What lines below contain the word "weeks"? Please pull each one out.

Stored items:
■ ■ ■ ■ ■
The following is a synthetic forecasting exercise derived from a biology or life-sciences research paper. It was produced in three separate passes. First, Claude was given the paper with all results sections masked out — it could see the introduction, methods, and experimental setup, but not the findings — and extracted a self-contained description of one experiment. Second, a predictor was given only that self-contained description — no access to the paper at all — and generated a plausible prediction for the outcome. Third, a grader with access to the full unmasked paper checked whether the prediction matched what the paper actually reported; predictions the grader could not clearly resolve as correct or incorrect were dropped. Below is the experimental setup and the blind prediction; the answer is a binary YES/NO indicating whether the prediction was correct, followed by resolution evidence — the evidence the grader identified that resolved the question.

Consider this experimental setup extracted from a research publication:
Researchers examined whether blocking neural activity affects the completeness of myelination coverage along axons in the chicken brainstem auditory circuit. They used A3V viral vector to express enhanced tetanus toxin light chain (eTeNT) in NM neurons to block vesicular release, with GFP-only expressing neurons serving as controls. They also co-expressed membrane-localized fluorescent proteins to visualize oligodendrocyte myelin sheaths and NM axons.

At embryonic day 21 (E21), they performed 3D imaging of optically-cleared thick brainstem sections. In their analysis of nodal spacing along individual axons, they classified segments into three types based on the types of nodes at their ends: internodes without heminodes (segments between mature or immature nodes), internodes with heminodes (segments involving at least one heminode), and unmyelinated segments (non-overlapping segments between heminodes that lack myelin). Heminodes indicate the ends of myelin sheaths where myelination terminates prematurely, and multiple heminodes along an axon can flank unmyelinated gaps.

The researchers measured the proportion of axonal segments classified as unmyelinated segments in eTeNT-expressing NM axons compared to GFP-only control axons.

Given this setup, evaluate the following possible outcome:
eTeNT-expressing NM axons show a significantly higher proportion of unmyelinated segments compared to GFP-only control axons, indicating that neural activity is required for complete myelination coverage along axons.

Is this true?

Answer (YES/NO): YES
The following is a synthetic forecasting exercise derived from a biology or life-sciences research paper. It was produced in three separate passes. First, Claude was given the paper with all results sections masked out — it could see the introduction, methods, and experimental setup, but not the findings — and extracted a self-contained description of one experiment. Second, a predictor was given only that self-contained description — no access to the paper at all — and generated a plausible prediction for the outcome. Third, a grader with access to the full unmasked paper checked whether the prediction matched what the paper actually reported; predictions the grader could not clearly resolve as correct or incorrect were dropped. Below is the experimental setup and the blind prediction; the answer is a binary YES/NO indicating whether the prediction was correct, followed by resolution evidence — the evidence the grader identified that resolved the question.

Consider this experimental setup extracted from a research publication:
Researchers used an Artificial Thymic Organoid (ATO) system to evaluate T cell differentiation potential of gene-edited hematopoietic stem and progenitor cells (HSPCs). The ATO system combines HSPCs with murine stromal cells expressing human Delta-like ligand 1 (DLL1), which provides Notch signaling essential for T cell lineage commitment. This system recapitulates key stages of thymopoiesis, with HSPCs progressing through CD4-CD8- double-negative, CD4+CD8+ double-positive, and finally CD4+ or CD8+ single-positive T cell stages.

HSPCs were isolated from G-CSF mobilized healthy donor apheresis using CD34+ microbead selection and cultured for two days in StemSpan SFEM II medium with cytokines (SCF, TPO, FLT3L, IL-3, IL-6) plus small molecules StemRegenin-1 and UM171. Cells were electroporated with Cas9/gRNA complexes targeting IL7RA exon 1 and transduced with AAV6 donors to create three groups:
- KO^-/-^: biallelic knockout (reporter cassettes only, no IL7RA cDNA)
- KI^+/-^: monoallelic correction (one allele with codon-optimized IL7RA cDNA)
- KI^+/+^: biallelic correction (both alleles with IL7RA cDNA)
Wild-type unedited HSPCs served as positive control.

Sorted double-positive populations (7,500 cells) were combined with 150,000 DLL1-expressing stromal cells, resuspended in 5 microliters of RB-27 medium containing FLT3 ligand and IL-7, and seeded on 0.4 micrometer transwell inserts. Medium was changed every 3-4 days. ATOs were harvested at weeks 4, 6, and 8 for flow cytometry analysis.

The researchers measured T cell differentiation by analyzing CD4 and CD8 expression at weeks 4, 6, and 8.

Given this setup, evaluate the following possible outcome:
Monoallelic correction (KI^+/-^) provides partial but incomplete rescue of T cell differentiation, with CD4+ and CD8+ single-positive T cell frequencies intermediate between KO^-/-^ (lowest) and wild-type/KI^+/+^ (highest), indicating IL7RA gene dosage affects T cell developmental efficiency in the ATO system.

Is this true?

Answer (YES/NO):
■ ■ ■ ■ ■
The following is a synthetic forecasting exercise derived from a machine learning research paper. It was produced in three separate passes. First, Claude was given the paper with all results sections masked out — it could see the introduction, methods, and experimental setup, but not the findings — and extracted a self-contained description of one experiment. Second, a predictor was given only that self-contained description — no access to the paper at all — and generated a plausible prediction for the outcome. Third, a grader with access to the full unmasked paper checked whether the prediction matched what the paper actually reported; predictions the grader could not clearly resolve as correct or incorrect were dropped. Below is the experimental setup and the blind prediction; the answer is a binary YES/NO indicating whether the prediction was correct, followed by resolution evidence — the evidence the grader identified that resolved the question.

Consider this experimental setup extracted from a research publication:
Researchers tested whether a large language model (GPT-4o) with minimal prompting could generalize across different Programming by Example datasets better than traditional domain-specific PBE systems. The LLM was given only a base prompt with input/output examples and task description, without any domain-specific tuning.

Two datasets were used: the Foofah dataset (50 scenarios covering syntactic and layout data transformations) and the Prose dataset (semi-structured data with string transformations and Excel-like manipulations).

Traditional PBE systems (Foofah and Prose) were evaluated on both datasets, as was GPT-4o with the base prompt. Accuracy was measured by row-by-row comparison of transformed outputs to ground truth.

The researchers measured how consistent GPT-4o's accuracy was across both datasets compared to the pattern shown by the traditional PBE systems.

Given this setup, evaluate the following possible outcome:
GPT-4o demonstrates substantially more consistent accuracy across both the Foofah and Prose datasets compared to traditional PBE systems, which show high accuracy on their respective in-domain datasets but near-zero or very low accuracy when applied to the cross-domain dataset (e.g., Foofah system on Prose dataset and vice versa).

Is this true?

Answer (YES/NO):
■ ■ ■ ■ ■
RESPONSE TO THE TASK:
Sorted double-positive populations (7,500 cells) were combined with 150,000 DLL1-expressing stromal cells, resuspended in 5 microliters of RB-27 medium containing FLT3 ligand and IL-7, and seeded on 0.4 micrometer transwell inserts. Medium was changed every 3-4 days. ATOs were harvested at weeks 4, 6, and 8 for flow cytometry analysis.
The researchers measured T cell differentiation by analyzing CD4 and CD8 expression at weeks 4, 6, and 8.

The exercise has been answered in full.